Given problem — Pick out each line in the entries below that has the word "does" in it, and copy those lines.

The data —
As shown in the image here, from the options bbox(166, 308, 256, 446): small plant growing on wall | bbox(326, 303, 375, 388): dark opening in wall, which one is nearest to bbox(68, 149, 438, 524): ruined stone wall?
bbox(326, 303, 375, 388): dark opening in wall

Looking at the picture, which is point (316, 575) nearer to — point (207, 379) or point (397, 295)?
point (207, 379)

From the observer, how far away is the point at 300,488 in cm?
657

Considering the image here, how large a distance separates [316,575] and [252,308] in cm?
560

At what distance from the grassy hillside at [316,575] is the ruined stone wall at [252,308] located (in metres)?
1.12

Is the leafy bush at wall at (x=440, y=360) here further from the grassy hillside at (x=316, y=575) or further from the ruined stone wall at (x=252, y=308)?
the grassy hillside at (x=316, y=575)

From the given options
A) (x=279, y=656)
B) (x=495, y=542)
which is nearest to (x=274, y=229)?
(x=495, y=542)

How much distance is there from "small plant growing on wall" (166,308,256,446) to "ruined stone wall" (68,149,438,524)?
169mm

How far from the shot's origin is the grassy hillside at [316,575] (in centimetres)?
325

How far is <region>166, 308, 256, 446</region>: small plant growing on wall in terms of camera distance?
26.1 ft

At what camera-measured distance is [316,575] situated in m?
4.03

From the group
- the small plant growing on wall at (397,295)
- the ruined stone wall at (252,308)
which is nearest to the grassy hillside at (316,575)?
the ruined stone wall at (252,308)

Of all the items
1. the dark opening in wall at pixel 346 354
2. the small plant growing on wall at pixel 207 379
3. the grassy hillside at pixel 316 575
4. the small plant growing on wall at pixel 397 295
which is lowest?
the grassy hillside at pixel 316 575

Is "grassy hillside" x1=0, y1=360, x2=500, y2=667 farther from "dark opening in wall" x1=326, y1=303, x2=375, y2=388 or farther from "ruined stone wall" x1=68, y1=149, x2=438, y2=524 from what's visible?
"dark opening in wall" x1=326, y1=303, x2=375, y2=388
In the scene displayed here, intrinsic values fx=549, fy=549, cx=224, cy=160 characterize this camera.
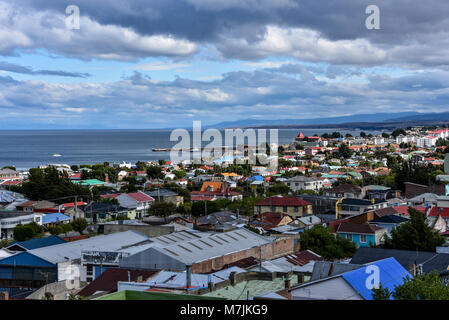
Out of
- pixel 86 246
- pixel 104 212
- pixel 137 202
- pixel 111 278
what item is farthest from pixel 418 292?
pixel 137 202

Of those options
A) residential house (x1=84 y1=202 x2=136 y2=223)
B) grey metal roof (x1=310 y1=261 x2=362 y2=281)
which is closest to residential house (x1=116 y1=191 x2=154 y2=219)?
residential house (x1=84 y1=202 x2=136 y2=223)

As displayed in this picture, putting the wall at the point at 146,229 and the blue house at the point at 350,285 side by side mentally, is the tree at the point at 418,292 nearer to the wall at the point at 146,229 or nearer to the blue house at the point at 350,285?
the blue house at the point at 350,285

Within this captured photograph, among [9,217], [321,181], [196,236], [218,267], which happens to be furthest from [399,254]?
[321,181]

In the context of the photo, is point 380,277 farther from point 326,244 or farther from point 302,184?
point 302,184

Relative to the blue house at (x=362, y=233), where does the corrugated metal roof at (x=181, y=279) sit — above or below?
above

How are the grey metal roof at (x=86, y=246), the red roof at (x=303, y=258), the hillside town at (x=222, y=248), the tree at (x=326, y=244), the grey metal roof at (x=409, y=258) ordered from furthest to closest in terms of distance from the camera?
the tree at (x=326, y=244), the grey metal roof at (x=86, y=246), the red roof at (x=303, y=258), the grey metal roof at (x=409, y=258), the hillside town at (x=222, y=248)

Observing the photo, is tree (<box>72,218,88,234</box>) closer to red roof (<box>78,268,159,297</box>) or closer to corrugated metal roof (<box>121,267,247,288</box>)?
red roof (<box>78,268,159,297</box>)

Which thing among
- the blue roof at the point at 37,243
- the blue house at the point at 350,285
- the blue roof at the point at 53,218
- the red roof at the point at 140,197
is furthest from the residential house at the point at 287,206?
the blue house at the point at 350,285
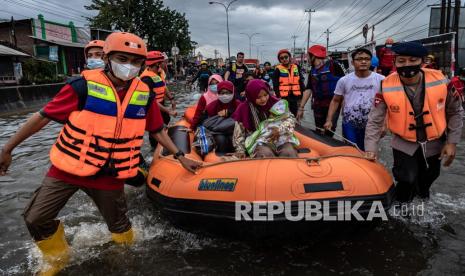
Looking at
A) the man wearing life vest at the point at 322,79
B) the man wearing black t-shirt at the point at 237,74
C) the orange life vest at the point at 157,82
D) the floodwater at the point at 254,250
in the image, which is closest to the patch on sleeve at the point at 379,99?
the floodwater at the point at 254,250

--

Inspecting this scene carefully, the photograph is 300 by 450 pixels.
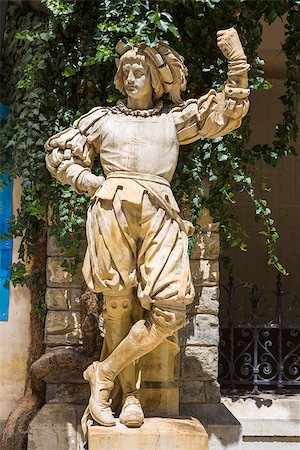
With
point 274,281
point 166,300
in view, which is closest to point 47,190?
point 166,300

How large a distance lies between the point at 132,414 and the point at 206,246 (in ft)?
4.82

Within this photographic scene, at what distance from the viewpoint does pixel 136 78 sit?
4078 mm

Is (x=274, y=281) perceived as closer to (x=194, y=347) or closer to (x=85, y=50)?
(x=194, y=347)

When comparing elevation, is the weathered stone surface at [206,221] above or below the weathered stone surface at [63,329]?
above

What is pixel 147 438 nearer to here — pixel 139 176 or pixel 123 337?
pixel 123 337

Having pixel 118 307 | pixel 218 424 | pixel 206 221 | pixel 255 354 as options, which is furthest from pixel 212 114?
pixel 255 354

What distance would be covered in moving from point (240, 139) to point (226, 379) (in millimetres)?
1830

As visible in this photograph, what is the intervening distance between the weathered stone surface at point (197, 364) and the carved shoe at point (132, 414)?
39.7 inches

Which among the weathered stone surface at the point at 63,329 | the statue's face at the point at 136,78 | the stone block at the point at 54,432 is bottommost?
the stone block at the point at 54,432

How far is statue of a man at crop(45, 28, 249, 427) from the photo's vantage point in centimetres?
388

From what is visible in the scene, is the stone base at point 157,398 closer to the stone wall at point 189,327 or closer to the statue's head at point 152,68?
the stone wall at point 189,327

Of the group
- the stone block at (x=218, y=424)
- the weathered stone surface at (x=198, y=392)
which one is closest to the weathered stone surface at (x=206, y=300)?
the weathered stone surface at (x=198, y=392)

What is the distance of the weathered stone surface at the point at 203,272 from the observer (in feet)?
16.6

Response to this task —
Relative to the blue house at (x=362, y=233), where does the corrugated metal roof at (x=181, y=279) sit — above or below?
Within this photographic scene, at what distance from the viewpoint does pixel 136 78 sit?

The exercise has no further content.